GAMMA RAY
MAJESTIC (CD)
2005 chez Metal-Is Records / Sanctuary Records


1. My Temple 4.57
2. Fight 3.24
3. Strange World 5.03
4. Hell is thy Home 4.46
5. Blood Religion 6.53
6. Condemned to Hell 4.56
7. Spiritual Dictator 5.38
8. Majesty 6.23
9. How Long 4.06
10. Revelation 8.30

Bonustrack (Japanese Release)
11. Hellfire 4.37

Total playing time 58.26


Eternalis : 17/20
A l’heure de la déception du Land of the Free part II, j’évoque ce précédant album, largement plus inspiré et grandiose que la fade suite du chef d’œuvre du combo germain. Ayant été également déçu par le prédécesseur de cet opus (New World Order en 2001), je dois avouer que Majestic m’a collé une baffe comme je ne m’y attendais sûrement pas.
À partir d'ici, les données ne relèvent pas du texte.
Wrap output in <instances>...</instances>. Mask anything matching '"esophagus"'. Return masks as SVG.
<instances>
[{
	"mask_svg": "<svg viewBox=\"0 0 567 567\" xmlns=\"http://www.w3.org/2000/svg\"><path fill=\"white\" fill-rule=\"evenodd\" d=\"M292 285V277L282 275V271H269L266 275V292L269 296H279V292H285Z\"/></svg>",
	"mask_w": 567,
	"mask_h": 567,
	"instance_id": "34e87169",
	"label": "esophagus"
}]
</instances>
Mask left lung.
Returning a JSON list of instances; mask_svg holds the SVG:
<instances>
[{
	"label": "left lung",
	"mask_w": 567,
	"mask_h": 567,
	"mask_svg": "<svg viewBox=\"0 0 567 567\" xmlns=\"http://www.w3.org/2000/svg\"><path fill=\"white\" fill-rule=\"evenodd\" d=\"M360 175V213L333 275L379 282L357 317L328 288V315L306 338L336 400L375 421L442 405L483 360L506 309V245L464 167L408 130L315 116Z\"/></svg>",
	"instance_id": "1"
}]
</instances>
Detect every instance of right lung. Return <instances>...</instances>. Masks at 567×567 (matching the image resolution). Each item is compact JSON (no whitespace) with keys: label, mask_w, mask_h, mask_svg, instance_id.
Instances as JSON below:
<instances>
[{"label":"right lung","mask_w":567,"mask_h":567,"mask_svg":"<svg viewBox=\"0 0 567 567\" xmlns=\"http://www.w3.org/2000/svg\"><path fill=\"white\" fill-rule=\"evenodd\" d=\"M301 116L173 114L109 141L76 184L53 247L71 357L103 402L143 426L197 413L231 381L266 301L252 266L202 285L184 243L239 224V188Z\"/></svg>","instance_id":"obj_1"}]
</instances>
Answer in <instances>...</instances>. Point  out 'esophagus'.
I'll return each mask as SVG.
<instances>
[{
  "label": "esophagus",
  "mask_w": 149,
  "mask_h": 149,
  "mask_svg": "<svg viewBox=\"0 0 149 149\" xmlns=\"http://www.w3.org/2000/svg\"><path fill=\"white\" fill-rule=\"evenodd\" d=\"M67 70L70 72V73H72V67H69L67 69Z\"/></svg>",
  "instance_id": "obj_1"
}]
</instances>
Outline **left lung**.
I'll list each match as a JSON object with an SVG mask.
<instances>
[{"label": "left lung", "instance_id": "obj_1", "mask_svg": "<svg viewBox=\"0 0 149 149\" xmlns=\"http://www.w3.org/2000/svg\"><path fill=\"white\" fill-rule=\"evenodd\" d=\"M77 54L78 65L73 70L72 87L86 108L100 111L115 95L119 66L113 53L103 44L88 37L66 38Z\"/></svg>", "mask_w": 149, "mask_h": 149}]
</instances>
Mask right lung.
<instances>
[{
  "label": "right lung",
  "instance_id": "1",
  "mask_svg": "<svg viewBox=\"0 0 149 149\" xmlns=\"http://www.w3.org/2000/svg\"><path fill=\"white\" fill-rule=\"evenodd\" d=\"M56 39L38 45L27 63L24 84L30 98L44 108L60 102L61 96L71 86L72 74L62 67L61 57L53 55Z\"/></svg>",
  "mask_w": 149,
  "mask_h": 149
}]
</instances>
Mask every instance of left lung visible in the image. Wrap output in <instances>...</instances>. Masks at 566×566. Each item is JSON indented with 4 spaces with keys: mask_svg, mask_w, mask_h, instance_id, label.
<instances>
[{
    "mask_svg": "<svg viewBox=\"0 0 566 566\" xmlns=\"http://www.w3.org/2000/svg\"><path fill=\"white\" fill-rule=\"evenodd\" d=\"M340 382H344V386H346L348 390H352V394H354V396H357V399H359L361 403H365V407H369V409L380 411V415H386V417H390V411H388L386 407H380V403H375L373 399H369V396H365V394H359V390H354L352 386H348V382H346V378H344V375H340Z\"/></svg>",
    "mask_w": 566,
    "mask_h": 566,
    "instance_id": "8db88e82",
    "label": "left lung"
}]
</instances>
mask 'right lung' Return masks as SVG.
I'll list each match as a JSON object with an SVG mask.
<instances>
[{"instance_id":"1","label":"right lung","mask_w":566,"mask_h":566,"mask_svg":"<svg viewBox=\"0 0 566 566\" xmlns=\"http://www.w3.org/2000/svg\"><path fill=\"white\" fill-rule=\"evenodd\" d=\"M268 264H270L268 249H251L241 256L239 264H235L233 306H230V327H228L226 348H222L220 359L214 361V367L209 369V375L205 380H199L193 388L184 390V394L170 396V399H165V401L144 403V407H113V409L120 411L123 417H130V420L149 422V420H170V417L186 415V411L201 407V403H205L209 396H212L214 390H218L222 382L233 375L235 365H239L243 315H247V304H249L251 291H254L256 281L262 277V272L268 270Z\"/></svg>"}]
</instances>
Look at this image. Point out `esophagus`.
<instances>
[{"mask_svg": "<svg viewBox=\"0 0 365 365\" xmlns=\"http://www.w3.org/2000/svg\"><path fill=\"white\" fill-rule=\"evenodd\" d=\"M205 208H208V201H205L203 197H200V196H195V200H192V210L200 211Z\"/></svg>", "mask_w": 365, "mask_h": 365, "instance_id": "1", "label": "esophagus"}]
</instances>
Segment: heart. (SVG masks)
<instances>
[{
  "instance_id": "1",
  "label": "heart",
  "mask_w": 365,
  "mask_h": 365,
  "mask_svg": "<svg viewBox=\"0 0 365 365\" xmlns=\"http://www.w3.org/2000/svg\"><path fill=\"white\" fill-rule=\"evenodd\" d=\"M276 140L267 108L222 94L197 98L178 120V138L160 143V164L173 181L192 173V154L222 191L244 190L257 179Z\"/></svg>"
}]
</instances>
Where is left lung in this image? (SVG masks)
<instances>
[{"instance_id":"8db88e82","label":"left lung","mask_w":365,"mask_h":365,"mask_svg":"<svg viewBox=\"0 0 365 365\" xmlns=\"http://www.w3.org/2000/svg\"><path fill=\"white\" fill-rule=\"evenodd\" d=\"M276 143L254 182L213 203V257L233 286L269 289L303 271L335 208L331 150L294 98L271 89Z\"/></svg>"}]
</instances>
S’ouvrant sur le furieux My Temple, morceau ultra rapide et puissant dans la plus pure des traditions allemandes, offrant un refrain percutant de mélodies et une double pédale véritablement omniprésente assez jouissive. Et si le précédent avait pris une tournure beaucoup plus mid-tempo, celui-ci garde un penchant obstinément furieux. Que ce soit sur des brûlots speed tels le « priestien » Hell is thy Home ou le génial single Fight, cet album procure un plaisir que nous n’avions pas ressenti depuis la sortie du sublime Powerplant.
Variant les ambiances et les saveurs, la bande à Kai Hansen crée de véritables pièces maîtresses avec des morceaux comme Majesty et son intro vaguement orientale avant de tomber dans un déchaînement de décibels et de riffs tous plus assassins les uns que les autres, ou encore le magnifique Revelations qui clôt l’album dans une atmosphère très synthétique, dû à une judicieuse utilisation de claviers qui confèrent à donner une couleur différente d’un morceau épique typique.
Ici, l’on pourra presque parler d’orchestration tant les claviers sont prédominants, où ils fournissent avec rage un combat contre des guitares toujours aussi enchanteresses et sauvage avec des solos qui volent de partout dans tous les sens tous en gardant une cohésion musicale assez incroyable pour un groupe estampillé « True Metal ».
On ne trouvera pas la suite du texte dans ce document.